- Paraît chaque dimanche à 8 heures tapantes, méridien de Paris -

dimanche 25 novembre 2018

- "Arthropodes chélicérates, pathogènes, parasites, bien-pensants !" - Mais voyons, capitaine, ils ne peuvent plus nous entendre !








“Préférons la mythologie à la mite au logis

anonyme, par peur du ridicule,
fin novembre 2018






Bonjour à toutes et tous !




(source)


Nous en étions restés, dimanche dernier, au grec ancien κείρω, keírō, couper / raser, tondre, abattre...”, dérivé de l'indo-européenne *(s)ker-couper” par le proto-hellénique *keřřō-.


Oui, non ?




exemples de "oui / non"


ou, pourquoi pas (soyons fous), toute la série des articles que nous venons de consacrer à l'épatante *(s)ker-, 
j'ti jur', c't'article i' déchir sa race (bouffon)
D'interstice à armistice, il n'y a qu'un pas. De l'oie. et
couper les cheveux en quatre, ou s'arracher les cheveux?.

Car OUI, nous sommes toujours en train de nous débattre (enfin, moi surtout) parmi les dérivés de la jolie racine *(s)ker-couper”.



Nous pouvons retrouver
- merci, Robert Beekes,
- oui, LE Robert Beekes, le seul, l'unique, l'auteur des deux volumes de l'Etymological Dictionary of Greek, Leiden Indo-European Etymological Dictionary Series -
 


notre grec ancien κείρω, keírō, dans pas mal de composés, souvent en compagnie de préfixes, comme les classiques
- au point qu'ils en deviendraient banals -
  • ἀπο-, apo-, évoquant notamment la séparation, le changement, la négation...,
  • δια-, dia-, “à travers”,
ou encore
  • περι-, peri-, “autour”.


Pensons ainsi à ...

ἀκερσεκόμης, akersekomes
[ἀ-κερσε-κόμης],
 “aux cheveux non coupés”, ou, en d'autres termes, et se disant de quelqu'un d'un certain âge, “toujours jeune, toujours vert, car à l'époque, on peut dire que systématiquement, chez les jeunes Grecs
- ou plutôt les jeunes anciens Grecs, si vous me suivez toujours -,
les cheveux pendouillent jusqu'aux ... euh...
Reprenons:
à l'époque, on peut dire que les jeunes Grecs laissent pousser leurs cheveux jusqu'à ... euh ... leur ... maturité.


περικείρω, perikeíro signifiera, lui, couper les barbes, ébarber, donc...


Quant à cet autre verbe διακείρω, diakeíro, il signifiait littéralement ... “couper au travers”, d'où“couper court”, “déjouer”, voire dépouiller.


Oh, citons encore, toujours construit sur κείρω, keírō,

κέρμα, kérma,


le fragment, la pièce détachée, et spécialement la ... pièce de monnaie



Un autre dérivé grec de κείρω, keírō, que l'on peut retrouver en français, c'est κορμός, kormós, tronc, bois coupé, rondin, bûche.

Oui, il nous est arrivé, par le latin cormus, en français, sous la forme... corme (ou cormus, en fait, pour ceux qui en sont restés au latin, et c'est bien comme ça ; je n'ai pas d'états d'âmes à ce propos).

Données de relations spatiales
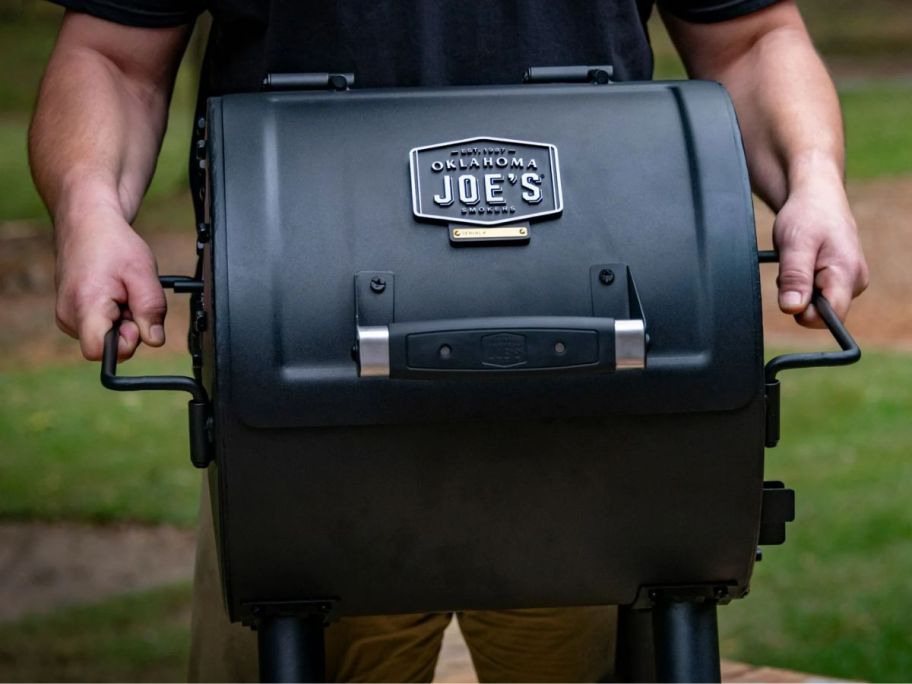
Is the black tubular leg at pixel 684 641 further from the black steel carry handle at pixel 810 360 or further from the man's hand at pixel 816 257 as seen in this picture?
the man's hand at pixel 816 257

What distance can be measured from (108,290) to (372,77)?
0.48 m

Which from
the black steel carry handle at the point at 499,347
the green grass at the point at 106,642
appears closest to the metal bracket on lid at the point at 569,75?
the black steel carry handle at the point at 499,347

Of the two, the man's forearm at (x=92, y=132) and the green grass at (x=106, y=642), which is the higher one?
the man's forearm at (x=92, y=132)

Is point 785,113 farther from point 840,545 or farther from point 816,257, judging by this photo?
point 840,545

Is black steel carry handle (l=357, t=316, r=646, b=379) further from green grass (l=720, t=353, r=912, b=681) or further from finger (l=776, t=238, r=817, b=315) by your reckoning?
green grass (l=720, t=353, r=912, b=681)

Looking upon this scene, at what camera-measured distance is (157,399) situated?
24.5 ft

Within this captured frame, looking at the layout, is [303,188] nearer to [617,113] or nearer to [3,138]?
[617,113]

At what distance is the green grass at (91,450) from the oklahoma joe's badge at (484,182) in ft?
14.8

CONSIGNES —
[a] Recopiez sans rien changer le passage de l'extrait sur le grec κείρω qui va de « le fragment, la » à « à ce propos). ».
[b] Prolongez l'extrait sur le grec κείρω en reprenant après sa dernière phrase.

EXERCICES CORRIGÉS —
[a]
le fragment, la pièce détachée, et spécialement la ... pièce de monnaie



Un autre dérivé grec de κείρω, keírō, que l'on peut retrouver en français, c'est κορμός, kormós, tronc, bois coupé, rondin, bûche.

Oui, il nous est arrivé, par le latin cormus, en français, sous la forme... corme (ou cormus, en fait, pour ceux qui en sont restés au latin, et c'est bien comme ça ; je n'ai pas d'états d'âmes à ce propos).

[b]
Le corme - terme vieilli, certes - désigne un tronc dépouillé de ses branches, la tige, nue.

Si corme est quelque peu vieilli, il nous a quand même donné cormophyte, ce qui ne s'invente pas.

Un cormophyte, je ne vous l'apprendrai évidemment pas, est une plante dont l'appareil végétatif est un corme, un ... cormus. 
Ce qui, finalement, tombe très bien.
C'est-à-dire qu'il (l'appareil végétatif, on suit !) est composé de trois organes bien différenciés, à savoir la racine, la tige et les feuilles.
Par opposition, forcément, aux thallophytes, dont le corps végétatif est un... thalle
- ça aussi, ça ne s'invente pas -,
une sorte de machin non différencié, comme chez les lichens, les champignons, les algues, vous voyez le genre...

Sachez enfin, du moins si l'on en croit Wikipedia, que l'appellation cormophyte est moins répandue que son synonyme Embryophyta.
Je me disais aussi.


alors, cormophyte, ou thallophyte ?
Pff, pas facile...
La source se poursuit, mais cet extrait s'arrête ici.